Since the late nineteenth century, Wisconsin has been at-will state. Under the at-will employment doctrine, an employer can terminate an employment relationship (aka fire an employee) for good cause, no cause, or even for reasons that are subjectively and morally “wrong.”
The at-will employment doctrine also means that employees are free to end the employment relationship (aka quit), whenever they so choose and for whatever reason(s) they so choose.
At Walcheske & Luzi, we receive countless phone calls and emails from individuals who have been fired unjustly and unfairly. They seemingly did nothing wrong, made mistakes less egregious than those of their coworkers, were the victims of favoritism, missed work only once, etc. While situations such as these are unfortunate and all of these individuals have our sincere sympathy, unfortunately many of these individuals are left with little recourse because of the leeway given employers in our State. What the courts have said is that it is not their jobs to second guess an employer’s decisions or sit as a super-personnel department.
However, that is not to say that there is nothing that can be done.

EXTRACTED INFORMATION:

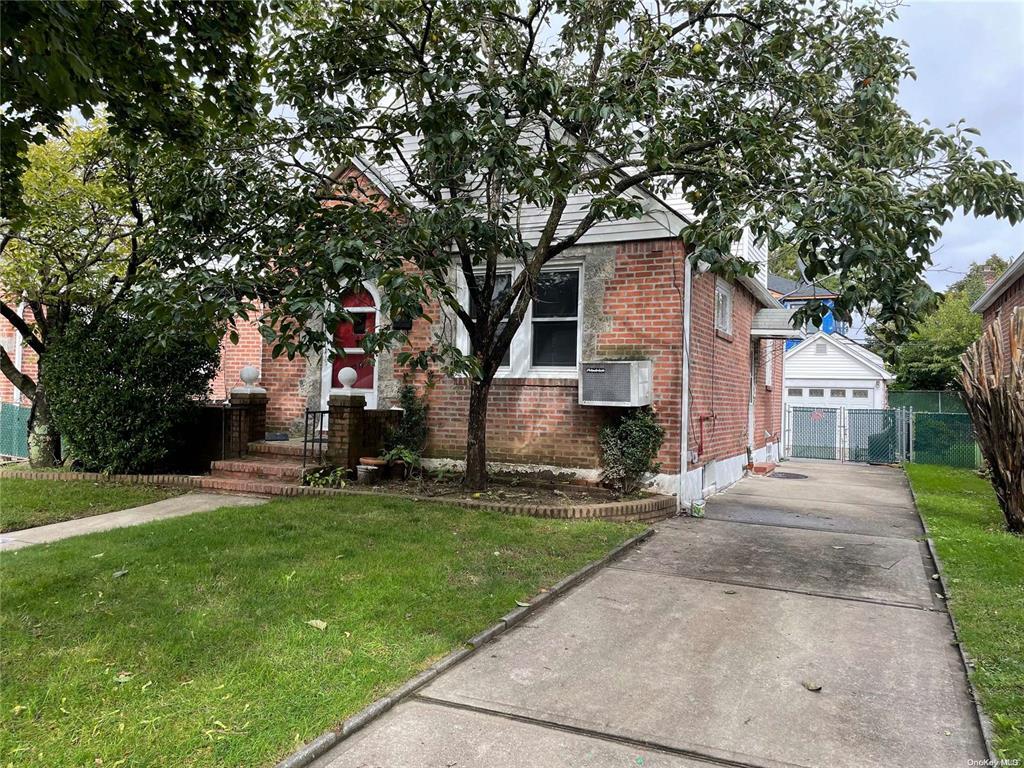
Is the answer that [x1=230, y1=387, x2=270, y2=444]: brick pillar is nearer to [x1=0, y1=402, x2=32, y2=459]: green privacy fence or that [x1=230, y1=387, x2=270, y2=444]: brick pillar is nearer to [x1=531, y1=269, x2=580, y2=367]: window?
[x1=531, y1=269, x2=580, y2=367]: window

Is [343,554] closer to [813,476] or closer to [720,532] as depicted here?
[720,532]

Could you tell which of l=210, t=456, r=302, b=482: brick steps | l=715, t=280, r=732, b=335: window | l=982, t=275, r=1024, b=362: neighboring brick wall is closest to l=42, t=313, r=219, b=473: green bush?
l=210, t=456, r=302, b=482: brick steps

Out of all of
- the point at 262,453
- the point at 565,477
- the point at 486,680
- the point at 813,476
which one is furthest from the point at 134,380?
the point at 813,476

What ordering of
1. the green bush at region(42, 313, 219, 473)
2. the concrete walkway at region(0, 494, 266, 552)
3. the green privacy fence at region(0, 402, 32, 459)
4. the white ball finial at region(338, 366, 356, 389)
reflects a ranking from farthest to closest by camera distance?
the green privacy fence at region(0, 402, 32, 459) → the white ball finial at region(338, 366, 356, 389) → the green bush at region(42, 313, 219, 473) → the concrete walkway at region(0, 494, 266, 552)

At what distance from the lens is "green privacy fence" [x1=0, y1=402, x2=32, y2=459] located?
13.9m

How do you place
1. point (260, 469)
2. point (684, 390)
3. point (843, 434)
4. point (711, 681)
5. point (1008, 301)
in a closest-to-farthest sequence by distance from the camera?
point (711, 681) < point (684, 390) < point (260, 469) < point (1008, 301) < point (843, 434)

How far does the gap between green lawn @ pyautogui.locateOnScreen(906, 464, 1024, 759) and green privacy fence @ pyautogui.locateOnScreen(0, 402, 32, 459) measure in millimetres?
15950

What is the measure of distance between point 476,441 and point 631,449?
1.94 m

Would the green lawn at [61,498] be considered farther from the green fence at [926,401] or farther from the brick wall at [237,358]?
the green fence at [926,401]

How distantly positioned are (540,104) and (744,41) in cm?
292

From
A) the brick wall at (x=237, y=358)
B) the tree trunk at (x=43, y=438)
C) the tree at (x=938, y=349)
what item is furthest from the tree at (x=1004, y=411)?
the tree at (x=938, y=349)

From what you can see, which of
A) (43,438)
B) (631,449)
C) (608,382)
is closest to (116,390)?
(43,438)

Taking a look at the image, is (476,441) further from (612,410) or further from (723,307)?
(723,307)

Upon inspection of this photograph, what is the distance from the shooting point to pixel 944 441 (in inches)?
696
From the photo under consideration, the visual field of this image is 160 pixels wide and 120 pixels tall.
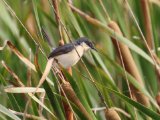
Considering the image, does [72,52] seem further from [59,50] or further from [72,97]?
[72,97]

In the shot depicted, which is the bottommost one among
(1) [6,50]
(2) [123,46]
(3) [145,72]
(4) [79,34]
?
(3) [145,72]

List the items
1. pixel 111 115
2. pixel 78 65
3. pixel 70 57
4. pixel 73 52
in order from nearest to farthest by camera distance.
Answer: pixel 111 115 → pixel 70 57 → pixel 73 52 → pixel 78 65

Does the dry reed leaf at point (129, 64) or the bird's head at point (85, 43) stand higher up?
the bird's head at point (85, 43)

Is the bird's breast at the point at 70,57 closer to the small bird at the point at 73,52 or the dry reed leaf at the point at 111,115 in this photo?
the small bird at the point at 73,52

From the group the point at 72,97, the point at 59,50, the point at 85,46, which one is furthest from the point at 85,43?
the point at 72,97

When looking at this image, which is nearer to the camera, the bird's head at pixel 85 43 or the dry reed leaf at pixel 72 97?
the dry reed leaf at pixel 72 97

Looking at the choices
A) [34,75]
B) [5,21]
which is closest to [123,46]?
[34,75]

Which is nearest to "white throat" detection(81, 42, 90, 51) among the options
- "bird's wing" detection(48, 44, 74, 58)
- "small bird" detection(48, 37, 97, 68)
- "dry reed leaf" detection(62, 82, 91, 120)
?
"small bird" detection(48, 37, 97, 68)

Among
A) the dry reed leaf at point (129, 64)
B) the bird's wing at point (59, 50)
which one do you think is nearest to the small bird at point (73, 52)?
the bird's wing at point (59, 50)

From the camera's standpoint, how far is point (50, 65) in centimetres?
159

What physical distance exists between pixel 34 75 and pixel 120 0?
0.79m

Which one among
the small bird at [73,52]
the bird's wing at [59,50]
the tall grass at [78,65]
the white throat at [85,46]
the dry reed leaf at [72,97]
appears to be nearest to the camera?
the dry reed leaf at [72,97]

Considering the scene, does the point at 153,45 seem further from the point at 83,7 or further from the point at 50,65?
the point at 50,65

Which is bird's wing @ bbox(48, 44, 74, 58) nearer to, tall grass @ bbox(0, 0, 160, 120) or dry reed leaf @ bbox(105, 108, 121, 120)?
tall grass @ bbox(0, 0, 160, 120)
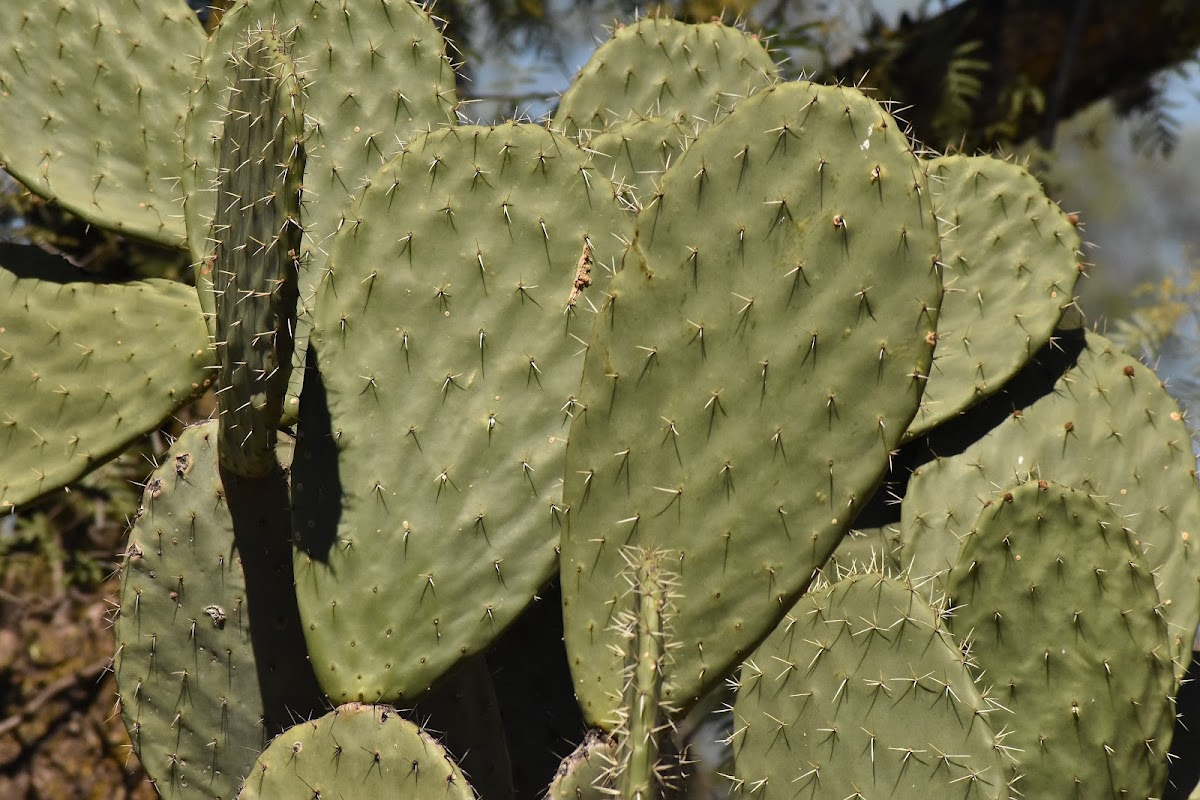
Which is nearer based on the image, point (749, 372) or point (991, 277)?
point (749, 372)

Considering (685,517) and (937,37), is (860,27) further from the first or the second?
(685,517)

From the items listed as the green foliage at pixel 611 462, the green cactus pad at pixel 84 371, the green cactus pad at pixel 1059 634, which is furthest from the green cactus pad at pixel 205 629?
the green cactus pad at pixel 1059 634

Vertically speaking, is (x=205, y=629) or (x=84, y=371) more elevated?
(x=84, y=371)

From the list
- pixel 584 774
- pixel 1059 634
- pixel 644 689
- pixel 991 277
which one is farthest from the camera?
pixel 991 277

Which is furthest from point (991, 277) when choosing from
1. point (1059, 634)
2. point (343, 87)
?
point (343, 87)

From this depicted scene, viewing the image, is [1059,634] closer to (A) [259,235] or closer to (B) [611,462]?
(B) [611,462]

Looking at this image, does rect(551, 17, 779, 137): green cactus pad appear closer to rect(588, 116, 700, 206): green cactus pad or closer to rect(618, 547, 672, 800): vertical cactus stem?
rect(588, 116, 700, 206): green cactus pad
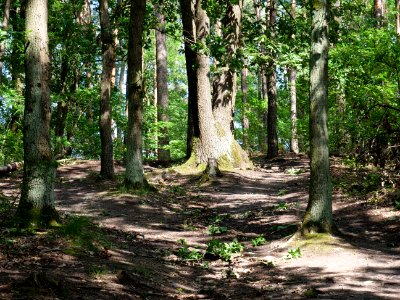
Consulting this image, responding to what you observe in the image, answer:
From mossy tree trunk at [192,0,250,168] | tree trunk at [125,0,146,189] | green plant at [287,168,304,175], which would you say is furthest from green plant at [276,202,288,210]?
green plant at [287,168,304,175]

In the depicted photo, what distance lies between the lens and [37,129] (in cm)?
721

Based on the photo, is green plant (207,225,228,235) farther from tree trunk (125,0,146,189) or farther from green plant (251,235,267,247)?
tree trunk (125,0,146,189)

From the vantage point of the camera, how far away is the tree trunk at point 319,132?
330 inches

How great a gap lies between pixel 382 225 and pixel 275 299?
14.9 feet

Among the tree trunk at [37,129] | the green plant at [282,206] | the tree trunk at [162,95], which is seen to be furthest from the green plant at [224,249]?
the tree trunk at [162,95]

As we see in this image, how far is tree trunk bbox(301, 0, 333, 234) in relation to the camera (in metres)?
8.38

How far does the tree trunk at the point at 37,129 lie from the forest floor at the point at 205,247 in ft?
1.51

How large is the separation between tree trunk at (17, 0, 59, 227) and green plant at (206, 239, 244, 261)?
2.97 m

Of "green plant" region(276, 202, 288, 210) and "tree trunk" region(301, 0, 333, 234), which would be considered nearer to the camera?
"tree trunk" region(301, 0, 333, 234)

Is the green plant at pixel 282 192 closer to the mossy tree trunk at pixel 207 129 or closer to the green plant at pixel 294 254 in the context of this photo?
the mossy tree trunk at pixel 207 129

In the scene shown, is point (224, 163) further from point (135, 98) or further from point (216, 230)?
point (216, 230)

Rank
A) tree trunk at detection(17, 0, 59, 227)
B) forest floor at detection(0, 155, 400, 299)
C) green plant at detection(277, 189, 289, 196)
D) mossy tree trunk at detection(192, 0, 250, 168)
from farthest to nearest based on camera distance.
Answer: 1. mossy tree trunk at detection(192, 0, 250, 168)
2. green plant at detection(277, 189, 289, 196)
3. tree trunk at detection(17, 0, 59, 227)
4. forest floor at detection(0, 155, 400, 299)

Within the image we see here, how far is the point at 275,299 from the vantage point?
604cm

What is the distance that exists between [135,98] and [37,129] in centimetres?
687
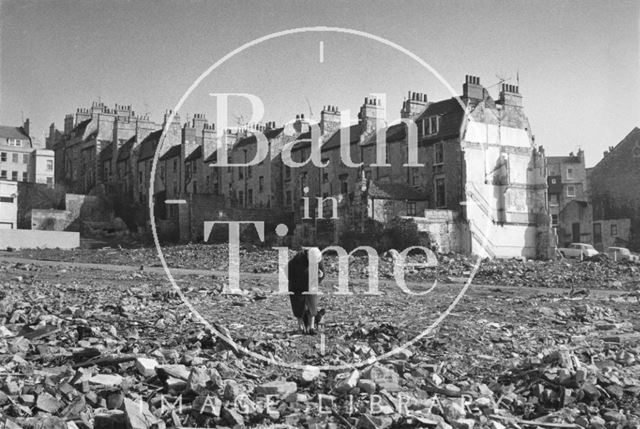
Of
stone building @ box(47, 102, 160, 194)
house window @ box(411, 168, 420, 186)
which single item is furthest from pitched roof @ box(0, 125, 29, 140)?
house window @ box(411, 168, 420, 186)

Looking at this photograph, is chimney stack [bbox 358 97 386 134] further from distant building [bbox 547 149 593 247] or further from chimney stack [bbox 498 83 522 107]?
distant building [bbox 547 149 593 247]

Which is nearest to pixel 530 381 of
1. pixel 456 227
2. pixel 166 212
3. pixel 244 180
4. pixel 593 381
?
pixel 593 381

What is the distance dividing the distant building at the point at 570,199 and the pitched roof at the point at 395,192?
56.9ft

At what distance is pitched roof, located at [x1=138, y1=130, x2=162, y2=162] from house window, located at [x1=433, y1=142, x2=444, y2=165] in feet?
106

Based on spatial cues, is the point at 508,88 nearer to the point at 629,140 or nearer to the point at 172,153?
the point at 629,140

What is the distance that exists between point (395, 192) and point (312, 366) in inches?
1108

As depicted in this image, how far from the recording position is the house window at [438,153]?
119 feet

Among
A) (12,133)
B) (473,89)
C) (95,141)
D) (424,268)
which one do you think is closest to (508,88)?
(473,89)

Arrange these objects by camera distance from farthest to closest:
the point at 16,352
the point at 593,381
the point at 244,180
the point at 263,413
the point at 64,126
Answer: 1. the point at 64,126
2. the point at 244,180
3. the point at 16,352
4. the point at 593,381
5. the point at 263,413

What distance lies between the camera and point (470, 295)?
Answer: 18.7m

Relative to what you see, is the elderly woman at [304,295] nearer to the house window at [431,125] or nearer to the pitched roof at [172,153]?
the house window at [431,125]

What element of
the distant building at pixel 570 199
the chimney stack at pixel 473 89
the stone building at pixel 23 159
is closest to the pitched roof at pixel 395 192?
the chimney stack at pixel 473 89

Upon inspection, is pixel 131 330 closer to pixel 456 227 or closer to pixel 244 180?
pixel 456 227

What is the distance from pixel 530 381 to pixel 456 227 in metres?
26.7
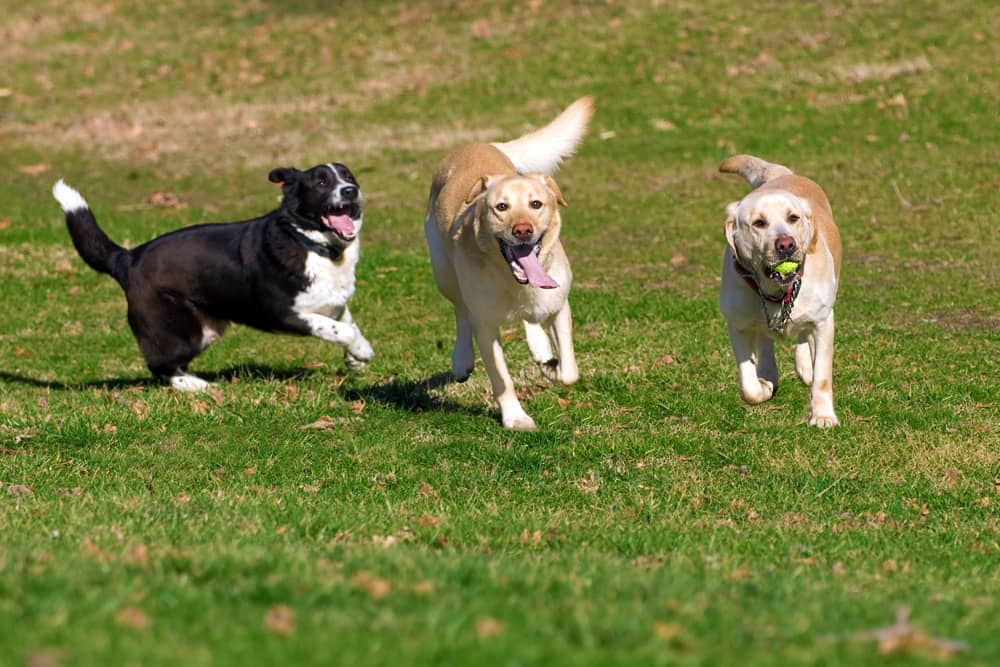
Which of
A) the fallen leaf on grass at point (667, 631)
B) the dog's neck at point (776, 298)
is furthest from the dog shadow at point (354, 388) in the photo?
the fallen leaf on grass at point (667, 631)

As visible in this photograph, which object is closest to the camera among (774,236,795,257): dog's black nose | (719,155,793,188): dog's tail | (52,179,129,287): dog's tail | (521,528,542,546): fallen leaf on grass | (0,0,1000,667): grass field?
(0,0,1000,667): grass field

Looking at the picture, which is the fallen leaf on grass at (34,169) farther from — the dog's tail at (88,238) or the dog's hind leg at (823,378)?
the dog's hind leg at (823,378)

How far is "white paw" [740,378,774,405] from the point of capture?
8609mm

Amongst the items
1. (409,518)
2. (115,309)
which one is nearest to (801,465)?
(409,518)

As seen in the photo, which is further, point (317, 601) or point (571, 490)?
point (571, 490)

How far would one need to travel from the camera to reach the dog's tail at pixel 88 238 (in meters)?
10.3

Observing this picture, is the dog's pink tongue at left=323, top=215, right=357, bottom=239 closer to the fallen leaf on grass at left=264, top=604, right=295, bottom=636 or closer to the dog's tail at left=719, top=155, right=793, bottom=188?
the dog's tail at left=719, top=155, right=793, bottom=188

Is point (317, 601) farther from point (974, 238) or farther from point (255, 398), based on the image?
point (974, 238)

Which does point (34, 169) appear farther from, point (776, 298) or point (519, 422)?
point (776, 298)

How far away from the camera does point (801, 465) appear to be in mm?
7840

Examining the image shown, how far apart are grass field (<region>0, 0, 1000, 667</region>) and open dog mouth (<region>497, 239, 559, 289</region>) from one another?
38.7 inches

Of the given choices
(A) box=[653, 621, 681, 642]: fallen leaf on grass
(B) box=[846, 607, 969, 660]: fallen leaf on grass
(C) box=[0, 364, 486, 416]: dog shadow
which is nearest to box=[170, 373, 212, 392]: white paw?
(C) box=[0, 364, 486, 416]: dog shadow

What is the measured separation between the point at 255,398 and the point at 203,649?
19.6ft

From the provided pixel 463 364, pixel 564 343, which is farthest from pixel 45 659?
pixel 463 364
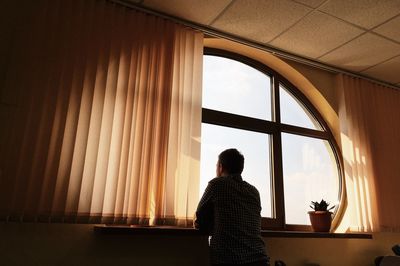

CHECK YOUR UNDERSTANDING:
1. Answer these questions from the passage on at-will employment:
(a) Since when has Wisconsin been an at-will state?
(b) Under the at-will doctrine, when and for what reasons may employees end the employment relationship?
(c) According to the passage, what do the courts say it is not their job to do?
2. From the passage on at-will employment, extract the text starting at "The at-will employment doctrine also" and ending at "they so choose.".
None of the records is needed for this work.

TASK SOLUTIONS:
1.
(a) Since the late nineteenth century.
(b) Whenever they choose and for whatever reason or reasons they choose.
(c) To second guess an employer's decisions or sit as a super-personnel department.

2.
The at-will employment doctrine also means that employees are free to end the employment relationship (aka quit), whenever they so choose and for whatever reason(s) they so choose.